• Text:
────
The percentages and amounts might be okay-- I'll let someone more experienced weigh in on that. (groann.. raw-feeding pun! HELP! LOL)









Seriously, after 3 days, I would expect to possibly see some loose stools (just because it's a change in food-- no reason to panic and think "oh no, it's the runs!" it isn't.. it may happen due to a the change and WILL resolve soon







). Or, you may see constipation. This would mean-- too much bone. Grimm, for example, could not eat the percentages you suggested above.. he would get stopped up. For many other dogs, this would be fine, though! It's okay... each dog is different, and you adjust based on how happy the poops look.







Just give it a few days at the beginning withOUT adjustments, for the dog to settle in. (unless he is constipated.. then give less bone), remember it's a big new change.. there may be an adjustment period with some slightly loose stools.. or they may not!









You can do this!! Hoping someone chimes in with a check on the weights and percentages you suggested!


----------



## Maedchen (May 3, 2003)

_My guys pretty much only get veggies and fruits as treats and not as a staple. _

that goes for the yoghurt too. And mine absolutely never get any vinegar- yuck.


----------



## KCandMace (Apr 8, 2008)

We bought a scale over at Mobel Media. We just don't trust ourselves to eyeball it. lol
I also don't do ounces. The boys get 450 grams a meal. So just going off of todays morning meal, it was 4 chicken legs and the rest was a mix of ground turkey and hamburger to make 450g. 
Fruits and veggies are very rare as is the organ meat. 
My boys will be 1 in 8 days and weigh 80 lbs. They are also intact (don't plan on fixing that as there is nothing to fix) and are very active dogs. We do Schutzhund with them at 2 local dog clubs.


----------



## 3K9Mom (Jun 12, 2006)

> Quote:
> and do you all use a scale? or eyeball it?? thanks alot


I weigh every meal. I don't use measurements like a 1/2 cup or 1 cup either. It's always weight. A pound of lamb doesn't look like the same amount as a pound of ground meat, which doesn't look anything like a pound of turkey necks, which doesn't look like a pound of pork necks. 

Our eyeballs aren't capable of making fine distinctions. I once tried it (eyeballing what I thought was a pound or two pounds of food then weighing it), and I was off by as much as about 1/2 pounds. That's A LOT of food!
────
• Supplied entries:
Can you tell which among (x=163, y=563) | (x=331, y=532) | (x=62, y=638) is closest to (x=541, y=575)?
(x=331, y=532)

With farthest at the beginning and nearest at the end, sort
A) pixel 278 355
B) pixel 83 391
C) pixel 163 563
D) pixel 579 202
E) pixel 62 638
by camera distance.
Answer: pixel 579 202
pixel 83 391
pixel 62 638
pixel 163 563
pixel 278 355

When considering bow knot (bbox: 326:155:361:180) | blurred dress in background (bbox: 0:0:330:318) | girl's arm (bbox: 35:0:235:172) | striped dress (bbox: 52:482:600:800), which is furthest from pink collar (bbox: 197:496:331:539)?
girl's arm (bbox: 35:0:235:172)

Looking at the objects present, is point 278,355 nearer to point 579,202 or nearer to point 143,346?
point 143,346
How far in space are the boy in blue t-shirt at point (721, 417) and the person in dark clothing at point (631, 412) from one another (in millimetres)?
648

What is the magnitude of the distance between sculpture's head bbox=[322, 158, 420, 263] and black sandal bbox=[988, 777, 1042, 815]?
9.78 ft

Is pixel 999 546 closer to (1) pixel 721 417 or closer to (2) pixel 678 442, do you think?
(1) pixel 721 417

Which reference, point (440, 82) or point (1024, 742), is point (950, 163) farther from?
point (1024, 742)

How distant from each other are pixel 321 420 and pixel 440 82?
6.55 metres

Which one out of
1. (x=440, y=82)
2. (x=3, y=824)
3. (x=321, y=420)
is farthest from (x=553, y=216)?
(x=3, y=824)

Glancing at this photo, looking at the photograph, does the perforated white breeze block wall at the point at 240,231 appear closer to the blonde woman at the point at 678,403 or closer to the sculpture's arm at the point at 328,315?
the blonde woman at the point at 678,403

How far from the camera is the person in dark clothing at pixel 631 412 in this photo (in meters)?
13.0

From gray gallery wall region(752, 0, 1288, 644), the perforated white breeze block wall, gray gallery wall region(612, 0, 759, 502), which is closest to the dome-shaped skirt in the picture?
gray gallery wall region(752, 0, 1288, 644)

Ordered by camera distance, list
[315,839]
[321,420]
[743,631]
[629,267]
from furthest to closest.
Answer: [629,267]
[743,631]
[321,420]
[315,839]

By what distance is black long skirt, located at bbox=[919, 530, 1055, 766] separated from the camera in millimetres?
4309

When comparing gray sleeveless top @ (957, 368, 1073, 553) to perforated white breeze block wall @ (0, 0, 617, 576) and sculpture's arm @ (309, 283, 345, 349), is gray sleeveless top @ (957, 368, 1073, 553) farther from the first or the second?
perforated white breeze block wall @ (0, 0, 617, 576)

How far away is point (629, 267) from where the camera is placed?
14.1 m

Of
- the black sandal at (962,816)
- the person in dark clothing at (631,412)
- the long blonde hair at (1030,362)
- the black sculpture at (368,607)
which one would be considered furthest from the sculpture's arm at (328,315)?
────
• Your objective:
In the raw-feeding thread, what does constipation indicate about a dog's diet?

• Answer for the task:
Too much bone.